Job =
Output nothing but the lines from the line with "How far apart" through the end of the listing below, both ends included.

Given entries =
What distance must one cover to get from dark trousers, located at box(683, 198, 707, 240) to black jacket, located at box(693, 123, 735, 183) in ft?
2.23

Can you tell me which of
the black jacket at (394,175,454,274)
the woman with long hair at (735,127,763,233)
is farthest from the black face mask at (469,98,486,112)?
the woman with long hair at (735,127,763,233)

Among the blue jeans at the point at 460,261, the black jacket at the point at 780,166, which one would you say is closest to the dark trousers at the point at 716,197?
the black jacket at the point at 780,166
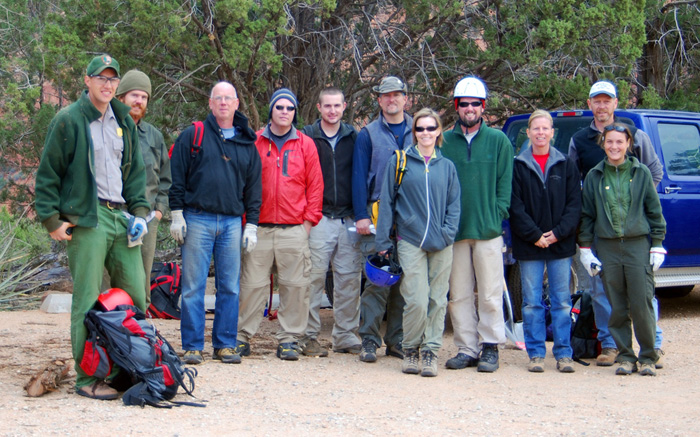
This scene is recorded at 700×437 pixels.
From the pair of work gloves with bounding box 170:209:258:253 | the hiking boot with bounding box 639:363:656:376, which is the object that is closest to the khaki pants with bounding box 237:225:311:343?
the pair of work gloves with bounding box 170:209:258:253

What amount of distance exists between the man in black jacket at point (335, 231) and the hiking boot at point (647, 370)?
92.0 inches

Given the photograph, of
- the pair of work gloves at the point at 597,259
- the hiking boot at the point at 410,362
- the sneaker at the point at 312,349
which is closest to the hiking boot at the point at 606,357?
the pair of work gloves at the point at 597,259

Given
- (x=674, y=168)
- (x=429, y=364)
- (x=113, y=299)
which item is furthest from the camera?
Result: (x=674, y=168)

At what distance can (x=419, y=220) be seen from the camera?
6.17m

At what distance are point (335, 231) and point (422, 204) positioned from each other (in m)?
0.99

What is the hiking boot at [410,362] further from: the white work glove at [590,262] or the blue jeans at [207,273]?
the white work glove at [590,262]

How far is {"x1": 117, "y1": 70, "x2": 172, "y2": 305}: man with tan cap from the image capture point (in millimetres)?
6383

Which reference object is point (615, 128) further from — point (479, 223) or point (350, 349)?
point (350, 349)

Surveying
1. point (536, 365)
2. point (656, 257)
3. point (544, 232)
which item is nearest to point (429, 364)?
point (536, 365)

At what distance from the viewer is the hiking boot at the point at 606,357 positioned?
6.66 meters

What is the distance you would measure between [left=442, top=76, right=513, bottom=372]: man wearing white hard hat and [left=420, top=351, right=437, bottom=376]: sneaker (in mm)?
327

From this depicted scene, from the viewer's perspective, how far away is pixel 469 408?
16.8 feet

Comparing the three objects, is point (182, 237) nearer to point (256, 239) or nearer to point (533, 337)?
point (256, 239)

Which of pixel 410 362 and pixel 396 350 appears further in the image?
pixel 396 350
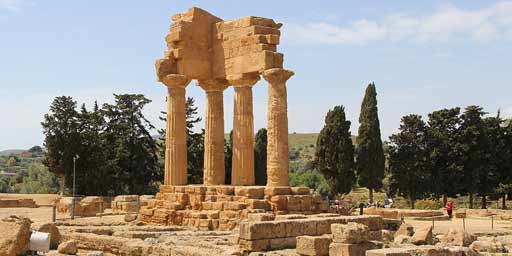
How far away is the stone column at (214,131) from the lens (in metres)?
28.5

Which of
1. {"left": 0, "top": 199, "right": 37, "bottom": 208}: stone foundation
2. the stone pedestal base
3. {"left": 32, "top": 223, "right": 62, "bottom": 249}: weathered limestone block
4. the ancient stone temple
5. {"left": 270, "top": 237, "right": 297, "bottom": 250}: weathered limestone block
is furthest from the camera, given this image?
{"left": 0, "top": 199, "right": 37, "bottom": 208}: stone foundation

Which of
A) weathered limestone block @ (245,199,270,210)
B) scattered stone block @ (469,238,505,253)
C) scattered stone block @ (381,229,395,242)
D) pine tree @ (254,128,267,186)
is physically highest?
pine tree @ (254,128,267,186)

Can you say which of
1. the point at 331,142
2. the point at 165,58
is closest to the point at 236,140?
the point at 165,58

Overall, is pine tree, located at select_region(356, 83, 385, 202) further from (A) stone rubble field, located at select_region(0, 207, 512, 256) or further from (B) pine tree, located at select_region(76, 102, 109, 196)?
(A) stone rubble field, located at select_region(0, 207, 512, 256)

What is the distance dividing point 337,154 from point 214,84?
22.8 meters

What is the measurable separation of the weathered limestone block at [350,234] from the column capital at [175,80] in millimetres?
16052

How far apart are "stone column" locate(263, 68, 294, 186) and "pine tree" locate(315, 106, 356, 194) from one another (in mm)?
24262

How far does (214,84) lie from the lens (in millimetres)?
28438

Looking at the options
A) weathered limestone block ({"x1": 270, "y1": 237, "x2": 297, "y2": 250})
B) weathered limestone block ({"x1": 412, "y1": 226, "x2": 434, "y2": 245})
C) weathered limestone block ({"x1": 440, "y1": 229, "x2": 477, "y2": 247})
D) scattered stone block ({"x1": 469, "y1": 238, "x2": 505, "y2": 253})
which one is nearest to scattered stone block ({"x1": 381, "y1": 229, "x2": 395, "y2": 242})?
weathered limestone block ({"x1": 412, "y1": 226, "x2": 434, "y2": 245})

Task response =
How far apart are "stone column" locate(263, 68, 294, 186) and "pine tree" locate(315, 106, 356, 194) from one another (in mm)?
24262

How far does (214,84) lie from the lens (in millimetres)?
28438

Looking at the options
A) weathered limestone block ({"x1": 270, "y1": 237, "x2": 297, "y2": 250})
B) weathered limestone block ({"x1": 412, "y1": 226, "x2": 434, "y2": 245})
C) weathered limestone block ({"x1": 440, "y1": 229, "x2": 477, "y2": 247})
D) scattered stone block ({"x1": 469, "y1": 238, "x2": 505, "y2": 253})
which one is nearest to scattered stone block ({"x1": 381, "y1": 229, "x2": 395, "y2": 242})?
weathered limestone block ({"x1": 412, "y1": 226, "x2": 434, "y2": 245})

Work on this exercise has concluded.